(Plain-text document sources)
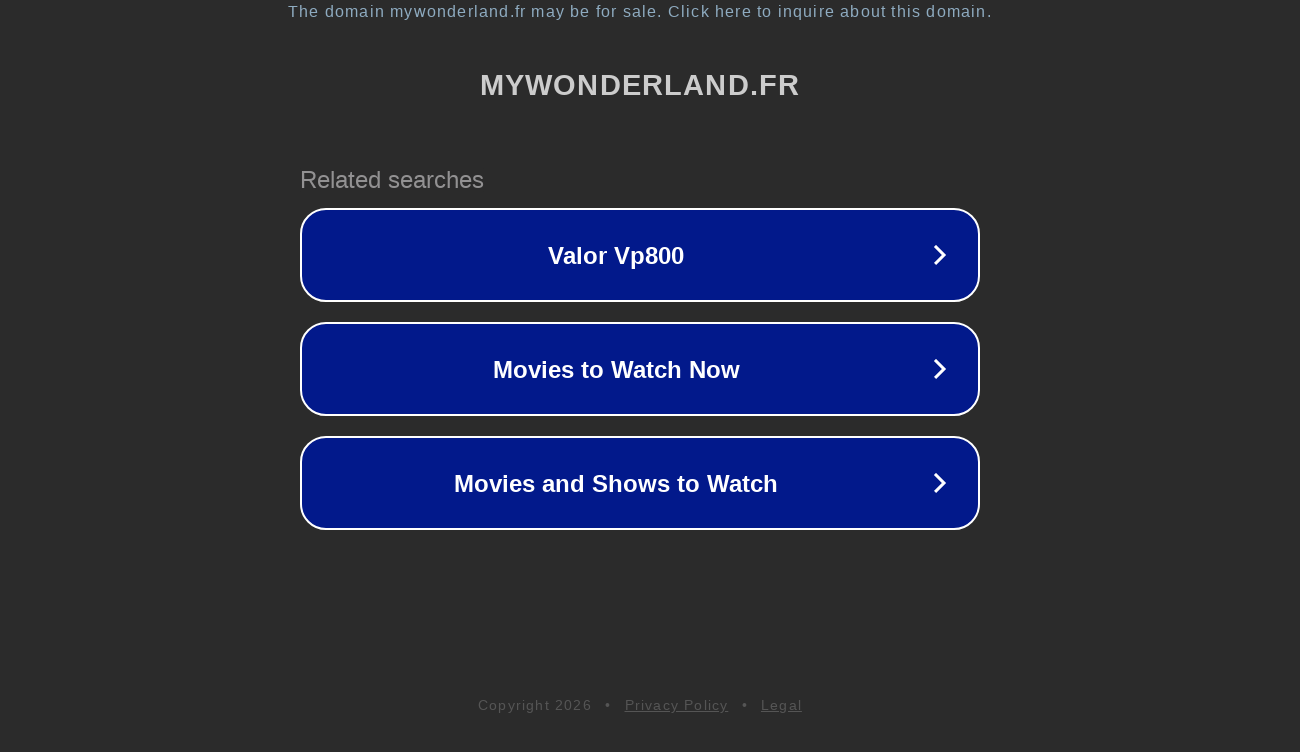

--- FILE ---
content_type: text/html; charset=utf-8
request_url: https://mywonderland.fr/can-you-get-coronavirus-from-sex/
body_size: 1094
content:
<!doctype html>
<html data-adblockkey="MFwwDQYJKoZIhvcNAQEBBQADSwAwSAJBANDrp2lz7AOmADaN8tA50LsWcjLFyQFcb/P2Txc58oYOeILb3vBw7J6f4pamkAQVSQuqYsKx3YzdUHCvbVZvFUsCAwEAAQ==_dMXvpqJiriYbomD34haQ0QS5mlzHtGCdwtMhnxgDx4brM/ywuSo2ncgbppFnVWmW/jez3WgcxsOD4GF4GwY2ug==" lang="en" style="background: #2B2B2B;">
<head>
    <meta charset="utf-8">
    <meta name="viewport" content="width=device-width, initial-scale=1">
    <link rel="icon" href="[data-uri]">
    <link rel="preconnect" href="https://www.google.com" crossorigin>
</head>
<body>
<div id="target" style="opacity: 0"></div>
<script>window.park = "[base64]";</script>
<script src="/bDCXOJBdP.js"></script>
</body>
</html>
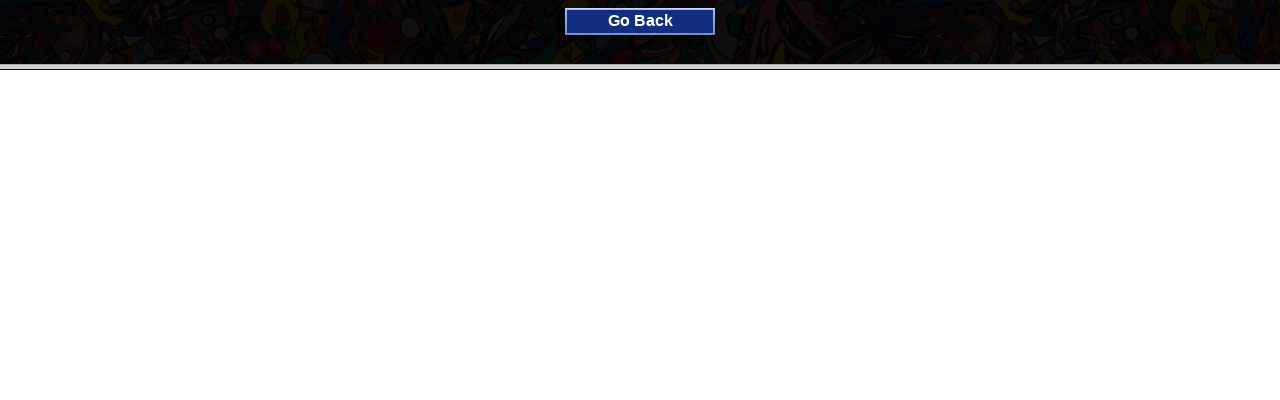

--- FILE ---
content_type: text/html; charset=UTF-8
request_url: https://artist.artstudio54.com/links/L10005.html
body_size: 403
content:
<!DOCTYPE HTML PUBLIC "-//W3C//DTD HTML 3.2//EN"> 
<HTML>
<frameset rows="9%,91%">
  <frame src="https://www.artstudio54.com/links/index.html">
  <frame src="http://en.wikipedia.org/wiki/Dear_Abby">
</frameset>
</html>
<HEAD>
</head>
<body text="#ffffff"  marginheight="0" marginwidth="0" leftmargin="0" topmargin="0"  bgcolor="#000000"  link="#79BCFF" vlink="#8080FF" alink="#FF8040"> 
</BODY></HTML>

§ **WHAT IS REQUIRED**: Please report the number of lines in the data that include the word "style", and add no other text.

§ **YOUR RESPONSE**: 2